Consult the HTAR Reference Manual for usage suggestions, annotated examples, technical tips, full option details, and tips for circumventing known problems. The Hopper controller can also run HTAR using a GUI.
HSI
The Hierarchical Storage Interface (HSI) communicates with HPSS via a user-friendly, UNIX shell-style interface that makes it easy to transfer files and manipulate files and directories using familiar UNIX-style commands. HSI supports recursion for most commands, as well as csh-style support for wildcard patterns and interactive command line and history mechanisms. Directories and files can be listed using ls, and traversing directories can be accomplished using cd.
When HSI is launched, it performs the following actions:
- Parses command line options.
- Reads startup files (the user's $HOME/.hsirc, and the system-wide hsirc file that is optionally installed by the system administrator), if they exist. In general, most settings that are defined in the system-wide hsirc file can be overridden by the user's private .hsirc file.
- Authenticates using one of the mechanisms that were enabled when the application was compiled, such as Kerberos or a username/password combination.
For details about how to run HSI and a complete list of its commands, see the HSI documentation.
Hopper
Hopper offers a graphical interface to storage and other LC resources, including support for simple drag-and-drop file-transfer services using FTP, NFT, HSI, HTAR, etc. By invoking Hopper, you can do many file-management tasks graphically, including:
- Transfer files to and from storage.
- Synchronize directories between LC resources or your desktop and storage.
- Search for files in storage by name, size, age, or other criteria.
- Create, view, and extract from HTAR archives.
More general background information on Hopper is available at the Hopper Web site.

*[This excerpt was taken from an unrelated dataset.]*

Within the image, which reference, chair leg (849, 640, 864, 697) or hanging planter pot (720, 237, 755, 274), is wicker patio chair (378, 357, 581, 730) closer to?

See "Getting Started" for instructions on how to download Hopper to your local desktop machine.
Tools for Obsolete File Types
To help you properly identify still-needed files that were made on LC's former CRAY and CDC7600 computers, and to (optionally) convert some files that can be rescued, LC provides several tools for managing obsolete file types. These special tools usually perform familiar tasks, such as listing file formats or unpacking libraries, but on file types ignored by standard UNIX tools. See also the "CRAY File Conversions" section of the Using LC Print Services to learn how IBM's trans tool can sometimes help with such legacy files. Additional information about trans is also available on the trans Web page. Note: These tools are in /usr/global/tools/translators on the Linux clusters and /usr/local/tools/translators on the BG/P systems.
The available tools for obsolete files on LC production machines are:
lft [-c|-n] filelist
reports for each file in filelist two columns that specify each file's name and its file type.

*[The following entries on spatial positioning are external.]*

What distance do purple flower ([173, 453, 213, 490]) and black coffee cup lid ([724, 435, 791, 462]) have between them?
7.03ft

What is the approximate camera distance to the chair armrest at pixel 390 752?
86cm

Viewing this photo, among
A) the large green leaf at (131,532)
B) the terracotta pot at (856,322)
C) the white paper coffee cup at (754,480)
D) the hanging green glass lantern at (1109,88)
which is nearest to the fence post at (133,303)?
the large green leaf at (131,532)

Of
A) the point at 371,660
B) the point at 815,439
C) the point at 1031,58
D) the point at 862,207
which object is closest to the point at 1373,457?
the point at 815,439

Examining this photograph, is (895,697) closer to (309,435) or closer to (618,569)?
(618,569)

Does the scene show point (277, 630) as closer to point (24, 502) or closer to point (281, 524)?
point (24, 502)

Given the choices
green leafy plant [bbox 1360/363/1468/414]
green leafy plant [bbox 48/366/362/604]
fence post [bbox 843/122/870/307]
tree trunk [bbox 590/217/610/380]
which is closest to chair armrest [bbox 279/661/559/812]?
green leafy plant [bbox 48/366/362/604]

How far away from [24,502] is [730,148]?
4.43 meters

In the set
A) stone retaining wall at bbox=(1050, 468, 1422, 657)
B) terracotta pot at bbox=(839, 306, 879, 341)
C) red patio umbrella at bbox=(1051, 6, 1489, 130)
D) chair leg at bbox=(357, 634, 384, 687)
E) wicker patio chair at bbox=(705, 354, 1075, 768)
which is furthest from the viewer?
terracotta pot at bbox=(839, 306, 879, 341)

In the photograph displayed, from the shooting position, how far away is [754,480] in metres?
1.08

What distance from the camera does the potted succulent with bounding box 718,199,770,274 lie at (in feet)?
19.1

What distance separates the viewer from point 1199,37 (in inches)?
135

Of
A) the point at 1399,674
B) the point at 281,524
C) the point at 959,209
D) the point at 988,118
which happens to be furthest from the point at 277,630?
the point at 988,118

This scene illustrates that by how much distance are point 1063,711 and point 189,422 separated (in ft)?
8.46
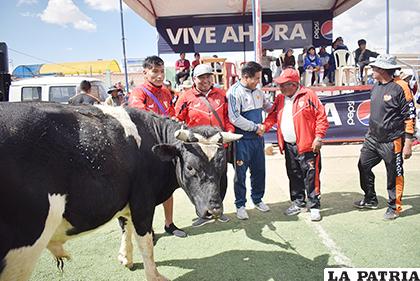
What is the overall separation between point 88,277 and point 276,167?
5.12 meters

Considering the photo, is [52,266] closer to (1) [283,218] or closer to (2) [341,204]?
(1) [283,218]

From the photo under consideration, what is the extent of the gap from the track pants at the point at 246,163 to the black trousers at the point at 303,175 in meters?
0.43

- lft reports GIF, PDF, and PS files as ASCII.
- With -n, lft reports on CRAY and CDC7600 files without conversion.
- With -c, lft converts each (specified) CRAY or CDC7600 text file to UNIX format (but leaves all other files unchanged).
lib76 libname l|x|b|a [filelist]
processes CDC7600 lib-format and lix-format library files. Specify the library with libname and the files to process within it with filelist.
- Option l lists the files.
- Option x extracts them as text.
- Option b extracts them as binary files.
- Option a extracts them as ASCII and converts them to UNIX format.
If no filelist is specified, lib76 processes all files in the specified library.
Warning: Odd-number length files will gain four extra bits, and lib76 will overwrite without warning any existing local files with the same name as those it extracts.
nlib76 [ library-name ]
displays and extracts files from a CDC7600 library file. library-name is the name of such a file that resides in the current working directory; if omitted, nlib76 will prompt with "File?" for the name of a library file. Text files may be extracted as ASCII text; other files will require conversion by trans.